[[ Study text open ]]
RCC-Renal cell carcinoma is the most common type of kidney cancer. The disease occurs when a tumor grows in the lining of the tubules (tiny tubes) in the kidney.
Other kinds of kidney cancer include renal sarcomas, transitional cell carcinomas, Wilms tumors, and lymphomas.
Kidney cancer at its early stage usually does not cause any signs or symptoms. A possible sign of later-stage kidney cancer includes blood in the urine (hematuria) that causes the urine to change color. Other signs and symptoms include (among others) low back pain, loss of appetite, unexplained weight loss, fever that comes and goes, fatigue, and anemia.
To diagnose kidney cancer, patients usually undergo a series of tests and procedures:
- Urine tests-the first step is checking for blood in the urine.
- Blood tests- such as a full blood count, and kidney functions.
[[ Study text closed ]]
[[ Dataset excerpts open ]]
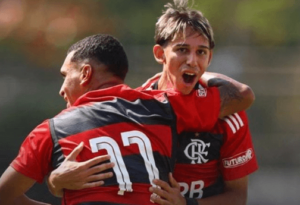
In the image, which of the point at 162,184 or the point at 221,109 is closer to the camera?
the point at 162,184

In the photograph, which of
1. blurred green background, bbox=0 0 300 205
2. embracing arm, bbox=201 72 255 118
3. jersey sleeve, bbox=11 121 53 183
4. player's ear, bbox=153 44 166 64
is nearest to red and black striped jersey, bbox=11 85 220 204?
jersey sleeve, bbox=11 121 53 183

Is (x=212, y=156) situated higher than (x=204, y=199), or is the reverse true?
(x=212, y=156)

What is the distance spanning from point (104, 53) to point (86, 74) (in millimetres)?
167

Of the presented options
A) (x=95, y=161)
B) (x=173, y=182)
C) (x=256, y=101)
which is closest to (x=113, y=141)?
(x=95, y=161)

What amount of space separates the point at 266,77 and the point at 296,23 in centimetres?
101

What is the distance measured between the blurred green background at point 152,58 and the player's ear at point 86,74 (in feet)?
16.4

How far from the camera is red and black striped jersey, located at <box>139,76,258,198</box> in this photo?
4.03 m

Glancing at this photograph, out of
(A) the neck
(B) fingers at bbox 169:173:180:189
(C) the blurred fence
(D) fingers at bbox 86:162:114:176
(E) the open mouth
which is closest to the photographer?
(D) fingers at bbox 86:162:114:176

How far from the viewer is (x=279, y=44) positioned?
986 centimetres

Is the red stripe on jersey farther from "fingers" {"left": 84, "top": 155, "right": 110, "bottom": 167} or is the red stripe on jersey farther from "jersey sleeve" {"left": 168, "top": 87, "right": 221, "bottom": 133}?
"jersey sleeve" {"left": 168, "top": 87, "right": 221, "bottom": 133}

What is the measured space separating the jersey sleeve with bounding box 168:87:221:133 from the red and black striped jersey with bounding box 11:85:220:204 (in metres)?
[[ Dataset excerpts closed ]]
__Parts of the exercise__
1. From the kidney cancer text, return the part that opens with the words containing "Kidney cancer at" and closes with "and kidney functions.".
2. Translate this sentence from the kidney cancer text into Spanish: "Kidney cancer at its early stage usually does not cause any signs or symptoms."
3. Please extend the kidney cancer text, picking up right after its final line.
The listing plays no part in any of this work.

__Task responses__
1.
Kidney cancer at its early stage usually does not cause any signs or symptoms. A possible sign of later-stage kidney cancer includes blood in the urine (hematuria) that causes the urine to change color. Other signs and symptoms include (among others) low back pain, loss of appetite, unexplained weight loss, fever that comes and goes, fatigue, and anemia.
To diagnose kidney cancer, patients usually undergo a series of tests and procedures:
- Urine tests-the first step is checking for blood in the urine.
- Blood tests- such as a full blood count, and kidney functions.

2. El cáncer de riñón en su etapa temprana generalmente no causa ningún signo ni síntoma.

3.
- Intravenous pyelogram (IVP)-during the procedures, the specialist injects dye into the patient’s bloodstream and uses X-rays to study the color as it passes through the urinary tract.
- Imaging tests- creating detailed images of the kidney to detect a tumor or any abnormalities. The tests might include an ultrasound, a CT, or an MRI.
- A biopsy- the surgeon performs a biopsy, and the pathologist checks the tissue sample for cancerous cells. The pathologist generates a report detailing the type of cells in the tumor and the cancer aggressiveness. Special lab tests might also specify whether the tumor cells have specific mutations, such as mutations of the VHL gene. This information assists the medical team to plan the appropriate treatment.
A kidney tumor can spread locally within the kidney, regionally to the other kidney or nearby lymph nodes, and systemically to other organs. Common spreading might occur to the lungs and bones. It can also spread to the brain, liver, and other tissues. To learn whether cancer has spread, the doctor might recommend imaging tests. They may include CT, MRI, bone scan, chest X-ray, or a PET CT scan.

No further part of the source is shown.